Asia still has its disparities between women and men and between rural and the more educated urban women with greater opportunities. Yet the changes are obvious. Women now play significant roles in finance, the media - both ownership and journalism - dominate fashion, science and technology, politics, administration, health care and education. This trend will only increase as more educated and assertive women move into positions of employers, administrators and decision makers without the chauvinistic baggage which karmic retribution seems to impose on men.

Tapping into the female resource base
As Guyana seeks to develop it has to adopt and pursue policies that harness the energies of women. There is a clear need for women-driven economics that respond to the unwitting but inherent prejudices of the Financial Institutions Act which discourages lending to persons without security (read women), that encourage women to join the workforce and that recognise the limitations which the current structures and systems impose on women.
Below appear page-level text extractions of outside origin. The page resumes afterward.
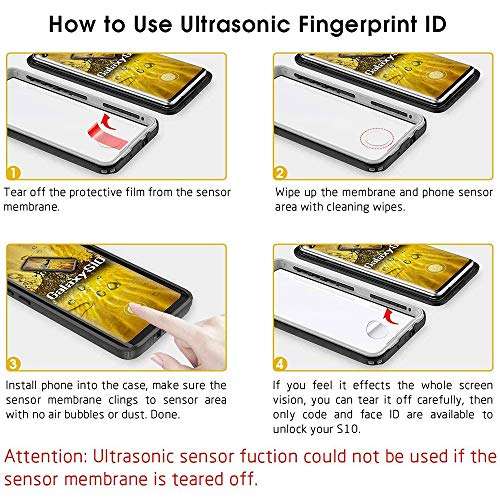 How to Use Ultrasonic Fingerprint ID

GalaxyS10

1

Tear off the protective film from the sensor membrane.

GalaxyS10

2

Wipe up the membrane and phone sensor area with cleaning wipes.

GalaxyS10

3

Install phone into the case, make sure the sensor membrane clings to sensor area with no air bubbles or dust. Done.

GalaxyS10

4

If you feel it effects the whole screen vision, you can tear it off carefully, then only code and face ID are available to unlock your S10.

Attention: Ultrasonic sensor fuction could not be used if the sensor membrane is teared off.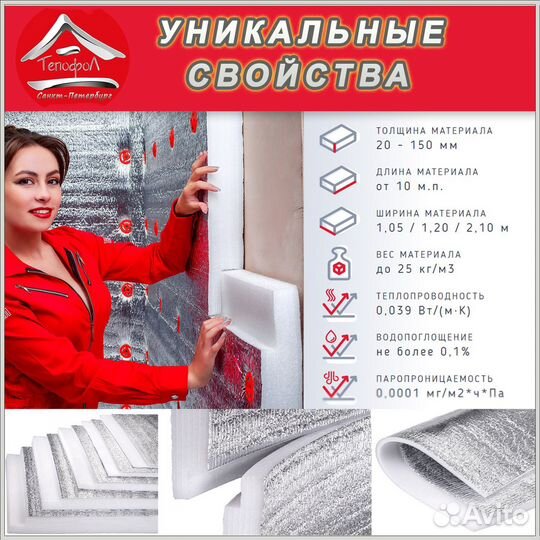 Тепофол
Санкт-Петербург

УНИКАЛЬНЫЕ СВОЙСТВА

ТОЛЩИНА МАТЕРИАЛА
20 - 150 мм

ДЛИНА МАТЕРИАЛА
от 10 м.п.

ШИРИНА МАТЕРИАЛА
1,05 / 1,20 / 2,10 м

ВЕС МАТЕРИАЛА
до 25 кг/м3

ТЕПЛОПРОВОДНОСТЬ
0,039 Вт/(м·К)

ВОДОПОГЛОЩЕНИЕ
не более 0,1%

ПАРОПРОНИЦАЕМОСТЬ
0,0001 мг/м2*ч*Па

Avito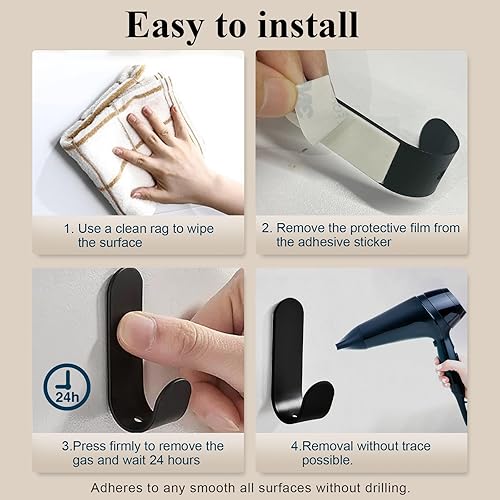 Easy to install

1. Use a clean rag to wipe the surface

2. Remove the protective film from the adhesive sticker

24h

3.Press firmly to remove the gas and wait 24 hours

4.Removal without trace possible.

Adheres to any smooth all surfaces without drilling.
It is heartening to see our constitutional re-framers thinking in terms of gender democracy which hopefully will apply to all sectors of the society. Resources have to be made available to the social sectors to meet the needs of women and the family for which they bear principal responsibility. Those civic-minded Guyanese who are crafting the revised National Development Strategy (NDS) must come up with creative recommendations if the NDS is to make a real impact. The male-dominated private sector must come out of the caves and into the twenty-first century.

In the final analysis however the development of women and the country will depend on the initiatives and entrepreneurial drive of women themselves. They are educated, have the ability and skills and can access the technology to propel themselves and the country forward. They need to organise themselves, lobby and set up infrastructure and support groups to help each other. They should not expect too much encouragement or assistance from the men.